> Alıştırma 1:
Sempatizanlar üzerine olan metinden, "Efendim, Bir büyük" sözcüklerini içeren yerle başlayıp "etmeye kadar çıkabilir." ile biten bölümü hiçbir değişiklik yapmadan yazın.

Efendim, Bir büyük hatâ da örgüt konusunda aktif değil, sempatizan olmak gerekçesi üzerinden yapılmaktadır.
Sempatizan dediğiniz, en cahil insanlardır ve örgütün yahut her türlü "çıkarcı şebeke"nin kuvvet kazanmasını sağlayan en önemli aktördür. İrili ufaklı "Leviathan"ları büyüten de bu cahiller güruhudur. Sempatizanlar, evet yargılanmasın, yargılanmamalı ama suçsuz oldukları için değil "cezaî ehliyet"e sahip olmadıkları için yargılanmamalı. Bu ise onların suçsuzluğunu değil, aptallığını gösterir. Ötede mahkeme için durum kesinlikle farklıdır, çünkü delil yetersizliği diye bir şey orada yoktur.
Çıkarcıları besleyen sempatizanların bir kısmı az çok çıkar elde edenlerdendir. Bu çıkar "adam yerine konmuş olmaktan" başlar, oğluna veya kızına asgari ücretin civarında iş temin etmeye kadar çıkabilir.

> Alıştırma 2:
Aşağıdaki girdilerde "bottom" dizesini barındıran satırların sayısını bulun. Lütfen yalnızca sayıyı verin.

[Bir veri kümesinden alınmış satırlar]
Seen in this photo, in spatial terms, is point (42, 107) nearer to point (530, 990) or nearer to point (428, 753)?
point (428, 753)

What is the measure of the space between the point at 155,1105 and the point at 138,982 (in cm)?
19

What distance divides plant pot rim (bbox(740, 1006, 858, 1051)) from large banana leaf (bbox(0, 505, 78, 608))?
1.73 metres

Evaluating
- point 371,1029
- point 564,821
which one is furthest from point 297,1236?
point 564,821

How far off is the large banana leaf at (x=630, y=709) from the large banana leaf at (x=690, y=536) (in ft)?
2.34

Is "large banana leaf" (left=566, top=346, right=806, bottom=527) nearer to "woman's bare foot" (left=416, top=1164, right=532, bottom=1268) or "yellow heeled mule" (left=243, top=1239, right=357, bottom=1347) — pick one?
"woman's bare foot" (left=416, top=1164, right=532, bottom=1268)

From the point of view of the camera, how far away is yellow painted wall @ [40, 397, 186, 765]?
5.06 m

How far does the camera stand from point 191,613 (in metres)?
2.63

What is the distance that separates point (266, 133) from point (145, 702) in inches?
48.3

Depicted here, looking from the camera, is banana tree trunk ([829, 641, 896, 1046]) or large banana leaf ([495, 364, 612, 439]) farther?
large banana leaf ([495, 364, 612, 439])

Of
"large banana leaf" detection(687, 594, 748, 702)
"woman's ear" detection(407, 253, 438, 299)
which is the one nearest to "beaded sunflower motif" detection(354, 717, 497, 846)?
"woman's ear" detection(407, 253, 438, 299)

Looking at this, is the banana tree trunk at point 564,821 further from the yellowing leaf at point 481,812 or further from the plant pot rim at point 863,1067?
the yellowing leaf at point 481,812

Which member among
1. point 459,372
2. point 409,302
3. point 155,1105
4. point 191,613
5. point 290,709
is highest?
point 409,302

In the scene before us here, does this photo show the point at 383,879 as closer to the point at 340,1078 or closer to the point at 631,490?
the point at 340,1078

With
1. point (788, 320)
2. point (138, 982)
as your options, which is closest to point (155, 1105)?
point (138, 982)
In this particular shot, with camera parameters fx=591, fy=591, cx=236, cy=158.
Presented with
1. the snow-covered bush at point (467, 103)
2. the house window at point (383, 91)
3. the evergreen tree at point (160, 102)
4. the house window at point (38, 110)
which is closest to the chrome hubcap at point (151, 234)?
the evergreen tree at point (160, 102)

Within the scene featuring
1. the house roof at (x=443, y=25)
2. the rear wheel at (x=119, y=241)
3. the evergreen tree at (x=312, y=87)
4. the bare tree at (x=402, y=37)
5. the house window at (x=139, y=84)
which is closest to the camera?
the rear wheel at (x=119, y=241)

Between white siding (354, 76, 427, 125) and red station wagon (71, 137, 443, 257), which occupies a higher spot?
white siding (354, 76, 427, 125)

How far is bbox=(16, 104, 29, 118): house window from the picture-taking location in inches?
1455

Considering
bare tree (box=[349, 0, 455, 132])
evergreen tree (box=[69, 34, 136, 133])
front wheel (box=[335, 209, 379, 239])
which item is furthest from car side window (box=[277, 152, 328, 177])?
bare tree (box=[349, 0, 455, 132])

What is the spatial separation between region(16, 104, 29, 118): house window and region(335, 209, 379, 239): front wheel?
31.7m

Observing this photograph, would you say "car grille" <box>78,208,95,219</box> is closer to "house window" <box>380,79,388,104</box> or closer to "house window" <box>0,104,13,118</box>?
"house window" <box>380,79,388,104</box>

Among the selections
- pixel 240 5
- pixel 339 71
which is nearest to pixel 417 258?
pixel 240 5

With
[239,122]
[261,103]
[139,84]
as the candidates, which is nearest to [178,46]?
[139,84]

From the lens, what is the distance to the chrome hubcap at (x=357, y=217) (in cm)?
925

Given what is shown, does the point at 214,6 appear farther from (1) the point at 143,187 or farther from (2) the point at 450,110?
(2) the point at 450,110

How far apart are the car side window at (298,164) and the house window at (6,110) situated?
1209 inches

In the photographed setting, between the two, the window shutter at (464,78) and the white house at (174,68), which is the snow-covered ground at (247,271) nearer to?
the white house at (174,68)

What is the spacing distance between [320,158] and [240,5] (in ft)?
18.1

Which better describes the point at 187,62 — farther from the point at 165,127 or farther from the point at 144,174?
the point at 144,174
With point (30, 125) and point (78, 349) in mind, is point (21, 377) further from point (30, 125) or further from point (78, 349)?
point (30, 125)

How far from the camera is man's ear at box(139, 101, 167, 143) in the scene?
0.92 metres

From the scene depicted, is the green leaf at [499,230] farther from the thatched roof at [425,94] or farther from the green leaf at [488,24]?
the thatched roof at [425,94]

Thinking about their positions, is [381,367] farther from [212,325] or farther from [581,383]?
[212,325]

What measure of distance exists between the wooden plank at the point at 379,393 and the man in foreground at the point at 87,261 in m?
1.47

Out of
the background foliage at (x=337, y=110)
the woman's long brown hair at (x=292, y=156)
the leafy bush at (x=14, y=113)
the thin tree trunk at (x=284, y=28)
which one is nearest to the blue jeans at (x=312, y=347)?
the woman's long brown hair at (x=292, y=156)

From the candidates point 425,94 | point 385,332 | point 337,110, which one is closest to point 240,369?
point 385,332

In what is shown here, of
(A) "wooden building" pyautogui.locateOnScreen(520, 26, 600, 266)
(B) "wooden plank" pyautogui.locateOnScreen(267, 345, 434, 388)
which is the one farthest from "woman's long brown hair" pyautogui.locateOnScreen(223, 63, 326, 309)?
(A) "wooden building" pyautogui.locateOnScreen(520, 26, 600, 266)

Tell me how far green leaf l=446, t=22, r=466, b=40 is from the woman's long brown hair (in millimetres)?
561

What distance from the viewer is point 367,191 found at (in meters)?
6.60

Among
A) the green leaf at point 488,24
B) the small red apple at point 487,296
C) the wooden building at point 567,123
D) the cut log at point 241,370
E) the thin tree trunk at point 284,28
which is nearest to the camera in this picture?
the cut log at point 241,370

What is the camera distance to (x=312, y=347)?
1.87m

> Doğru yanıt 1:
Efendim, Bir büyük hatâ da örgüt konusunda aktif değil, sempatizan olmak gerekçesi üzerinden yapılmaktadır.
Sempatizan dediğiniz, en cahil insanlardır ve örgütün yahut her türlü "çıkarcı şebeke"nin kuvvet kazanmasını sağlayan en önemli aktördür. İrili ufaklı "Leviathan"ları büyüten de bu cahiller güruhudur. Sempatizanlar, evet yargılanmasın, yargılanmamalı ama suçsuz oldukları için değil "cezaî ehliyet"e sahip olmadıkları için yargılanmamalı. Bu ise onların suçsuzluğunu değil, aptallığını gösterir. Ötede mahkeme için durum kesinlikle farklıdır, çünkü delil yetersizliği diye bir şey orada yoktur.
Çıkarcıları besleyen sempatizanların bir kısmı az çok çıkar elde edenlerdendir. Bu çıkar "adam yerine konmuş olmaktan" başlar, oğluna veya kızına asgari ücretin civarında iş temin etmeye kadar çıkabilir.

> Doğru yanıt 2:
2